Reproduce word for word everything below, from the line containing "At what distance" down to the end of the data.
━━━━
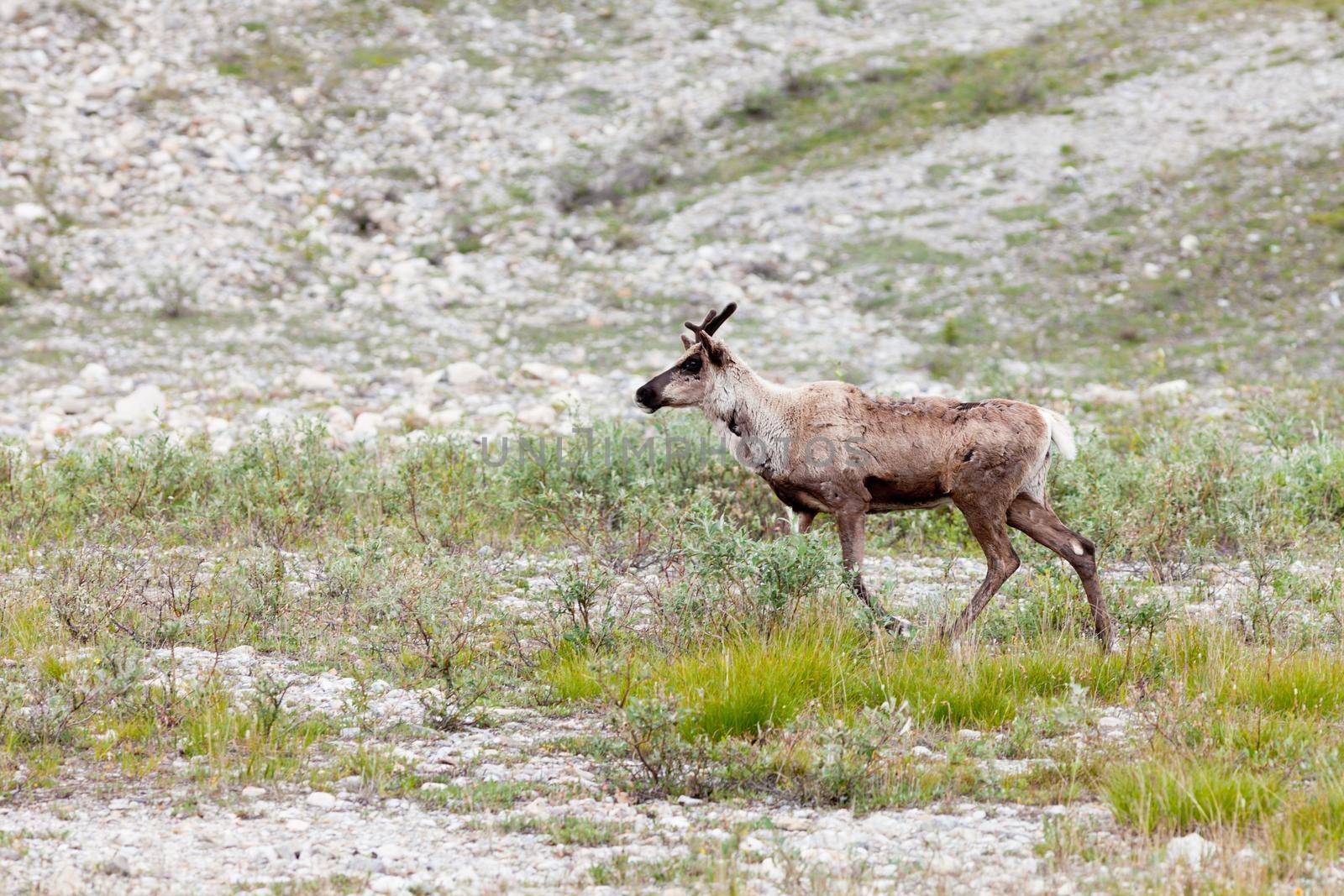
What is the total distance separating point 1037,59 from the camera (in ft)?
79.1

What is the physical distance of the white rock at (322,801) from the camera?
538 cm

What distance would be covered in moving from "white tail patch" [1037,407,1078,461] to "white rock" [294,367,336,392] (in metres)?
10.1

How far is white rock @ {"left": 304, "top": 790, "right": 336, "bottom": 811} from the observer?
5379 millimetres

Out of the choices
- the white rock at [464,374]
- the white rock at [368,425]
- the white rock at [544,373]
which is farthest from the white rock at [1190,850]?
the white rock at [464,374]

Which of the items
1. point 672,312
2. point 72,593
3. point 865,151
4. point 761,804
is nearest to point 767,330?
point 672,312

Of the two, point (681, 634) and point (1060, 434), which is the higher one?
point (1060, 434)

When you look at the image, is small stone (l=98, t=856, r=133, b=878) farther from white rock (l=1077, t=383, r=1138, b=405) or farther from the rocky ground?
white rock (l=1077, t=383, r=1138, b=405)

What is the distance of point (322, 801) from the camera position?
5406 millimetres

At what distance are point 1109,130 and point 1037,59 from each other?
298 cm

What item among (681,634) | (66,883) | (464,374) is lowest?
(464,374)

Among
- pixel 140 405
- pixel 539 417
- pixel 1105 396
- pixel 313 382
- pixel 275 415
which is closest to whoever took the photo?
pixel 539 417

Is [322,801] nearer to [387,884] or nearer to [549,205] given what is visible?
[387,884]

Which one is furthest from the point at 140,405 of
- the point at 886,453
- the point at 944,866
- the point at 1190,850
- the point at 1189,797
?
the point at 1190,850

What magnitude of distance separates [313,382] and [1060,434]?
━━━━
| IN RESPONSE |
At what distance are point 1109,130 and point 1037,59 from each other?
298 cm

What item among (681,634) | (66,883) | (464,374) is lowest?
(464,374)

Among
- pixel 140 405
- pixel 539 417
- pixel 1105 396
- pixel 313 382
- pixel 275 415
which is closest to whoever took the photo?
pixel 539 417

Is [322,801] nearer to [387,884] or nearer to [549,205] given what is visible?
[387,884]

Which one is furthest from the point at 140,405 of
- the point at 886,453
- the point at 944,866
- the point at 1190,850
- the point at 1189,797
?
the point at 1190,850

What magnitude of distance separates [313,382] and [1060,434]?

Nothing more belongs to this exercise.